Alıştırmalar:
A) Verilen metne göre aşağıdaki soruları cevaplayın:
(i) Seven mertebesindeki kişinin sevilen kul mertebesine erişmesi için neleri tamamlanmalıdır?
(ii) Misaldeki hakan, misafirini karşılatmak için kimleri gönderir?
(iii) Hakk'a ulaşan kalp orada ne ile mekan tutar?
B) Verilen metindeki "Nihayet bir gün, bu şiddetli sevginin neticesinde ona ulaşmak maksadıyla yollara düşsün." cümlesini İngilizceye çevirin.

Verilen metin:
+++
Seven Mertebesinden, Sevilen Mertebesine Nasıl Geçilir?

 Seven Mertebesinden, Sevilen Mertebesine Nasıl Geçilir?

 

Seven, ancak Allah’ın gayri şeylerden kalbini temizlediği zaman sevgili olabilir, mahbûb mertebesine ulaşabilir. Henüz muhib-seven mertebesinde bulunan kişinin tevhidi, tevekkülü, imanı, kat’î ve sarsılmaz inancı ve marifetullahı tamamlandığı zaman o mahbûb, yani Allah tarafından sevilen kul mertebesine erişir.

İşte o anda onun üzerinden bütün sıkıntılar, meşakkatler ve bedbahtlıklar gider, rahata kavuşur. Bu hususu bir misalle açıklayalım:

Mesela öyle bir kişi farzedelim ki, kendisinden uzak diyarlarda bulunan ulu bir hakana sevgi- muhabbet beslemiş olsun. Nihayet bir gün, bu şiddetli sevginin neticesinde ona ulaşmak maksadıyla yollara düşsün. Gece-gündüz demeden, açlık-susuzluk dinlemeden, yolculuğun bütün meşakkat ve sıkıntılarına katlanarak yol alsın.

Sonunda hakanın ülkesine varsın. Sarayına yaklaşsın. Bu arada kendisinin halini hakana arzetsinler. O da hemen has hizmetçilerini göndererek misafirini karşılatsın. Has hizmetçiler onu alsınlar. Yıkasınlar. Güzel elbiseler giydirsinler. Güzel kokular sürsünler ve hakanın huzuruna çıkarsınlar.

Hakan onu kabul etsin. Yanına oturtsun. Kendisiyle konuşsun. Hal- hatır sorsun. Her türlü izzet-ü ikramda bulunsun ve onu kendisine enis-yoldaş -sevgili kabul etsin.

Şimdi bu durumda o kişi için bir korku, bir yorgunluk ve bir sıkıntı kalır mı? Yahut kendi ülkesine geri dönmek ister mi? Oradan ayrılmayı nasıl düşünsün ki, artık o hakanın yanına rahatça yerleşmiştir. Emniyet, güven ve huzur içindedir.

İşte şu kalp de İzzet ve Celal sahibi Hakk’a ulaştığı zaman O’nun yakınlığı ve münâcâtı ile orada mekan tutar. O’nun yanında emniyet, güven ve huzur içinde olur. Dolayısıyla O’nu bırakıp bir başkasına gitmeyi asla istemez.
+++
Kayıt listesi:
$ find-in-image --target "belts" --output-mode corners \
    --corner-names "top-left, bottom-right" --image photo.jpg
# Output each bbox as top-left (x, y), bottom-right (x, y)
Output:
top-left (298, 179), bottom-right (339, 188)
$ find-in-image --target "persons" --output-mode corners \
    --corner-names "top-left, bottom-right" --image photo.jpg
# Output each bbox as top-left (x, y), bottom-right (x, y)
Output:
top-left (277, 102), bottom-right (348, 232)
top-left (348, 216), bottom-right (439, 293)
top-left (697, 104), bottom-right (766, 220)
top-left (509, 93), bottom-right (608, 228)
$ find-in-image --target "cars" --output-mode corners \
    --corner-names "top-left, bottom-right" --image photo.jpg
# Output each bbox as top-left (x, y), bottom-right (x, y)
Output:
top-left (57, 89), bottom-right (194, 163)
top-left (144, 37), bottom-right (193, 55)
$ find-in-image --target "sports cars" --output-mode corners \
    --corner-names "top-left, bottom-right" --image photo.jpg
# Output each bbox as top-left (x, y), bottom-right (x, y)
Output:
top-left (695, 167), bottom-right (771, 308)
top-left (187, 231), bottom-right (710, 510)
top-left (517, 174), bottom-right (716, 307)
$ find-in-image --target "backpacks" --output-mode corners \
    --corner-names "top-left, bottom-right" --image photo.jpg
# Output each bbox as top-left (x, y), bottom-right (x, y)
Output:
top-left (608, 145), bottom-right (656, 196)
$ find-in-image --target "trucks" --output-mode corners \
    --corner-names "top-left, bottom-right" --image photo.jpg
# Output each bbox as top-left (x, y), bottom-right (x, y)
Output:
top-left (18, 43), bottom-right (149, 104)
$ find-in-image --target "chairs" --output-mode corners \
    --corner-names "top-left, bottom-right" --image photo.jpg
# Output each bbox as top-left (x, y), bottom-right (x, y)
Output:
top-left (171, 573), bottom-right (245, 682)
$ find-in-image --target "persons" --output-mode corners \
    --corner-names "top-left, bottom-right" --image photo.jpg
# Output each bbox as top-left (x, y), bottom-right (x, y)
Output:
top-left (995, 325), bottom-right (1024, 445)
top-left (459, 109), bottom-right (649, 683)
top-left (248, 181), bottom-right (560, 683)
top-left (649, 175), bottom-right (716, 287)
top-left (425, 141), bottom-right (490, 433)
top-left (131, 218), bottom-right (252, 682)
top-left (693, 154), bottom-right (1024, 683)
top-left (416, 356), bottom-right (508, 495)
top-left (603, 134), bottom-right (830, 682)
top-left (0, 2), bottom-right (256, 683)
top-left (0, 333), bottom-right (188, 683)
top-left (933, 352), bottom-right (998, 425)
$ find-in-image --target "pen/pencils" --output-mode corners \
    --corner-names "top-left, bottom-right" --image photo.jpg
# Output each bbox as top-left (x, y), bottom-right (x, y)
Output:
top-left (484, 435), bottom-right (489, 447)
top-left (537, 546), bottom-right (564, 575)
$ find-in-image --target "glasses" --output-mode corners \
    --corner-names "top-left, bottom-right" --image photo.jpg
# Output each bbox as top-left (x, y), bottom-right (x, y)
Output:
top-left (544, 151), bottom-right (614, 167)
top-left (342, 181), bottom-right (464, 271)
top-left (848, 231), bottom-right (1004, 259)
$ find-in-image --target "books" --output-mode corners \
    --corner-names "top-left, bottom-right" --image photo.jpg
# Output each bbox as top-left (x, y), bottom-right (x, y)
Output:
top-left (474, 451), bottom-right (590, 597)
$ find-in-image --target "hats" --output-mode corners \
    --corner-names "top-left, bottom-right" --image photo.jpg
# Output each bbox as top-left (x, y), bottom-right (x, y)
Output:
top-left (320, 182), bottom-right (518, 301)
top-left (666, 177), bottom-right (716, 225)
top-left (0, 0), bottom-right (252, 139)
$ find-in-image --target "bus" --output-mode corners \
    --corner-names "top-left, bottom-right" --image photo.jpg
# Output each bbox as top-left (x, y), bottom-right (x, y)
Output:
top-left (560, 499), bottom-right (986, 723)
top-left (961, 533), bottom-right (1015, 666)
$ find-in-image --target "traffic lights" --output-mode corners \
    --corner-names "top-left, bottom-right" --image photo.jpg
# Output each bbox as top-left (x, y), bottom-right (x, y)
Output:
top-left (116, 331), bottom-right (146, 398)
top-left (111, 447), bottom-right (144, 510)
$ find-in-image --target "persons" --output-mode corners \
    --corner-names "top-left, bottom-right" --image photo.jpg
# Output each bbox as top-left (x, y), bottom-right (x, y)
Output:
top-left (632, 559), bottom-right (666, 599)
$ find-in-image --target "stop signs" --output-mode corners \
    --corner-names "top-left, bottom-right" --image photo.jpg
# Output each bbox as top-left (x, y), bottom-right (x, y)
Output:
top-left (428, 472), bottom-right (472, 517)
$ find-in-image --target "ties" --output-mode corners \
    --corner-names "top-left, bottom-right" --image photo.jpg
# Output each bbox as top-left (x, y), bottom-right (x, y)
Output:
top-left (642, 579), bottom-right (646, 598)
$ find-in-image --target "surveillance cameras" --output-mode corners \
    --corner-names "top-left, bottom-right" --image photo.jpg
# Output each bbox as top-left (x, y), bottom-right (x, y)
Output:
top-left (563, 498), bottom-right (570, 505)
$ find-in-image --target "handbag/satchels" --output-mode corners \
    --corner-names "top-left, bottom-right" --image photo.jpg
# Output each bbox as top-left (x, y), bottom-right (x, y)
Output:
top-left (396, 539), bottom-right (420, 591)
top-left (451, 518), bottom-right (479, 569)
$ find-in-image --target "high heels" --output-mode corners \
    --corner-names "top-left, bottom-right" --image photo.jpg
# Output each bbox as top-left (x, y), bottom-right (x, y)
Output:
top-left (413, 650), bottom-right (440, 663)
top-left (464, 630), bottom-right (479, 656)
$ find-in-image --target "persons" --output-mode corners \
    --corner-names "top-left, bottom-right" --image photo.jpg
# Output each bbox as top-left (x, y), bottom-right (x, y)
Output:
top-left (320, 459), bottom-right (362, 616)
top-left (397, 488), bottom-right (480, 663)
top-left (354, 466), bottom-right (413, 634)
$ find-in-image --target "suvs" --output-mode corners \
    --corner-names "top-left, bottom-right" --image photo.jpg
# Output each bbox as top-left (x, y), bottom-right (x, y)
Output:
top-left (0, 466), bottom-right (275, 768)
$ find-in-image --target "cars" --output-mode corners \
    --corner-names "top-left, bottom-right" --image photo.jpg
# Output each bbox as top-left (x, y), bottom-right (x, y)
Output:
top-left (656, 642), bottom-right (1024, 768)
+++
Cevap anahtarı:
A)
(i) Tevhidi, tevekkülü, imanı, kat'î ve sarsılmaz inancı ve marifetullahı.
(ii) Has hizmetçilerini.
(iii) O'nun yakınlığı ve münâcâtı ile.

B) At last, one day, as a result of this intense love, let this person set out on the road in order to reach the khan.